## BEGIN LISTED RECORDS

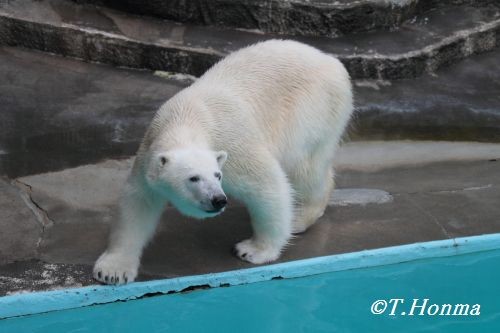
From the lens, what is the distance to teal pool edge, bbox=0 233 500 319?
3482mm

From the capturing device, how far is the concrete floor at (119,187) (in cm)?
385

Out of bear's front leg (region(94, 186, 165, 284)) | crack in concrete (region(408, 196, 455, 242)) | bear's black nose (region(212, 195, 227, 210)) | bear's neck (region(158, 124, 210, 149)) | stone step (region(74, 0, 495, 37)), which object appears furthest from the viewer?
stone step (region(74, 0, 495, 37))

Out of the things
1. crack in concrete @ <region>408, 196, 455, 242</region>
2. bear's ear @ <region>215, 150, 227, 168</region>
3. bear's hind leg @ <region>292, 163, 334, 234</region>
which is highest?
bear's ear @ <region>215, 150, 227, 168</region>

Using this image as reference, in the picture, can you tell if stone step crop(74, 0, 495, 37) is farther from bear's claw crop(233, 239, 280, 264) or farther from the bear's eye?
the bear's eye

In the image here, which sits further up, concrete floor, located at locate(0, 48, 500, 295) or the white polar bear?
the white polar bear

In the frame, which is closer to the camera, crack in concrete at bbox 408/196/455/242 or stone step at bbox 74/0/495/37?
crack in concrete at bbox 408/196/455/242

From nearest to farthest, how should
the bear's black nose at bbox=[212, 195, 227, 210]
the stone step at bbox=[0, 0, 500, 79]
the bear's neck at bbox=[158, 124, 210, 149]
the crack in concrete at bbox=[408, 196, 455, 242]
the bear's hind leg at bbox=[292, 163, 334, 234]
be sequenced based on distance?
the bear's black nose at bbox=[212, 195, 227, 210]
the bear's neck at bbox=[158, 124, 210, 149]
the bear's hind leg at bbox=[292, 163, 334, 234]
the crack in concrete at bbox=[408, 196, 455, 242]
the stone step at bbox=[0, 0, 500, 79]

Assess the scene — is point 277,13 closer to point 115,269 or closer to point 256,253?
point 256,253

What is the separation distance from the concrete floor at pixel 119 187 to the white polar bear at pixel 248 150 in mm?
168

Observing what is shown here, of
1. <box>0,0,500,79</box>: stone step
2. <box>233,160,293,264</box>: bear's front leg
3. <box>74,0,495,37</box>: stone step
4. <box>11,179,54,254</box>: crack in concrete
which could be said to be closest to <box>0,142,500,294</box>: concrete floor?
<box>11,179,54,254</box>: crack in concrete

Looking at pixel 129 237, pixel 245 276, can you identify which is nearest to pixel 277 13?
pixel 245 276

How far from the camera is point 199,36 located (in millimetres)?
6094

## END LISTED RECORDS

■ YOUR TASK
Extract every line of text from the data above word for word, and leave the pictures out of your answer.

■ RESPONSE TO THE TASK
From the lens, what is the distance to teal pool edge, bbox=0 233 500 319?
3482mm

From the capturing device, how far is the concrete floor at (119,187) (in cm)?
385

Out of bear's front leg (region(94, 186, 165, 284)) | crack in concrete (region(408, 196, 455, 242)) | bear's black nose (region(212, 195, 227, 210)) | bear's neck (region(158, 124, 210, 149)) | stone step (region(74, 0, 495, 37)), which object appears furthest from the viewer?
stone step (region(74, 0, 495, 37))

Out of the things
1. crack in concrete @ <region>408, 196, 455, 242</region>
2. bear's ear @ <region>215, 150, 227, 168</region>
3. bear's hind leg @ <region>292, 163, 334, 234</region>
which is highest?
bear's ear @ <region>215, 150, 227, 168</region>

Using this image as reference, in the picture, can you tell if stone step crop(74, 0, 495, 37) is farther from bear's claw crop(233, 239, 280, 264) or farther from the bear's eye?
the bear's eye

In the image here, which sits further up, concrete floor, located at locate(0, 48, 500, 295) or the white polar bear?
the white polar bear

In the frame, which is closer to the camera, crack in concrete at bbox 408/196/455/242 or stone step at bbox 74/0/495/37?
crack in concrete at bbox 408/196/455/242

From nearest to farthest, how should
the bear's black nose at bbox=[212, 195, 227, 210]
the stone step at bbox=[0, 0, 500, 79]
the bear's neck at bbox=[158, 124, 210, 149]
the crack in concrete at bbox=[408, 196, 455, 242]
the bear's hind leg at bbox=[292, 163, 334, 234]
be sequenced based on distance?
the bear's black nose at bbox=[212, 195, 227, 210]
the bear's neck at bbox=[158, 124, 210, 149]
the bear's hind leg at bbox=[292, 163, 334, 234]
the crack in concrete at bbox=[408, 196, 455, 242]
the stone step at bbox=[0, 0, 500, 79]

Assess the scene — is point 277,13 closer to point 115,269 or closer to point 256,253?
point 256,253

What is the separation distance from the concrete floor at pixel 119 187 to the white polar bear at pixel 248 150 in mm?
168

Observing what is shown here, of
1. <box>0,0,500,79</box>: stone step
2. <box>233,160,293,264</box>: bear's front leg
3. <box>74,0,495,37</box>: stone step
4. <box>11,179,54,254</box>: crack in concrete
which could be said to be closest to <box>0,142,500,294</box>: concrete floor?
<box>11,179,54,254</box>: crack in concrete

Looking at pixel 129 237, pixel 245 276, can you identify which is nearest to pixel 277 13?
pixel 245 276

How far from the camera is point 199,36 located (in millimetres)?
6094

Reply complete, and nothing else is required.